§ Kutipan Teks
+++

Zakat Modal Perdagangan Kewajiban Pemodal ataukah Pengelola?

Zakat Modal Perdagangan Kewajiban Pemodal ataukah Pengelola?

Tanya:

Assalamualaikum. Afwan Ustadz, ijin bertanya. Jika kita diberikan kepercayaan mengelola modal perdagangan oleh seseorang, dan apabila sudah sampai haulnya apakah barang² dagangan tersebut wajib saya keluarkan zakatnya?

Asa H. Balikpapan.

Jawab:

Wa alaikum salam warahmatullah

Zakat perdagangan wajib dikeluarkan setelah satu tahun berlalu sejak mulai berdagang, meski sejak awal belum masuk nishab. Demikian pendapat keempat madzhab. Maka setelah satu tahun hijriyyah berlalu dihitung semua barang dagangan yang masih tersisa dan hasil penjualan lalu dikonversi dengan harga nishab emas saat itu, lalu dikeluarkan 2,5% setelah pengeluaran biaya rutin dan pembayaran hutang.

Bila kebetulan modalnya punya orang lain (mudharabah) maka zakatnya dikeluarkan oleh masing-masing. Pemilik modal mengeluarkan zakat dari jumlah modal + bagiannya setelah dihitung bagi hasil bila ada.

Lalu pengelola atau mudharib mengeluarkan zakat dari bagi hasil yang dia terima bila telah sampai nishab dan masih sejumlah nishab atau lebih sampai masuk satu haul (perputaran satu tahun hijriyyah).

Ilustrasinya begini, A memberikan modal kepada B untuk dagang sejumlah 50 juta rupiah pada bulan Rajab dengan perjanjian bagi hasil 50 %. Bila nishab zakat adalah 85 gram emas senilai 85 juta maka modal itu belum kena nishab, tapi karena sudah direncakan buat dagang maka hitungan haulnya sudah berjalan, sehingga pemilik modal harus melihat akhir haul yaitu bulan Rajab tahun depan apakah modal plus keuntungan plus barang yang belum terjual akan senilai dengan nishab atau lebih.

+++

§ Cuplikan Data

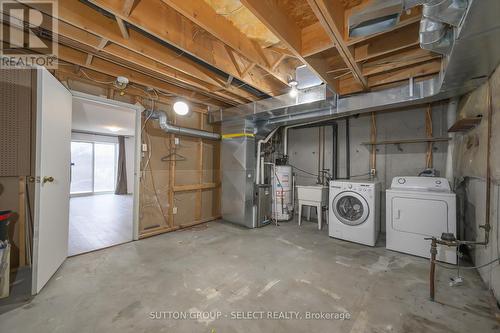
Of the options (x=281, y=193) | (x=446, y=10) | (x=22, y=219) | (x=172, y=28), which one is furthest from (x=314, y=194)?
(x=22, y=219)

+++

§ Tujuan A
Jawab tiga pertanyaan berikut berdasarkan teks tentang zakat modal perdagangan:
(i) Berapa persen zakat perdagangan yang dikeluarkan?
(ii) Bila modalnya milik orang lain (mudharabah), siapa yang mengeluarkan zakatnya?
(iii) Dalam ilustrasi, berapa jumlah modal yang diberikan A kepada B?
§ Tujuan B
Salin bagian teks tentang zakat modal perdagangan mulai dari "Assalamualaikum. Afwan Ustadz, ijin" sampai dengan "Asa H. Balikpapan.".
Kerjakan hanya berdasarkan teks, bukan materi.

§ Jawaban Latihan A
(i) 2,5%.
(ii) Masing-masing pihak, yaitu pemilik modal dan pengelola (mudharib).
(iii) 50 juta rupiah.

§ Jawaban Latihan B
Assalamualaikum. Afwan Ustadz, ijin bertanya. Jika kita diberikan kepercayaan mengelola modal perdagangan oleh seseorang, dan apabila sudah sampai haulnya apakah barang² dagangan tersebut wajib saya keluarkan zakatnya?

Asa H. Balikpapan.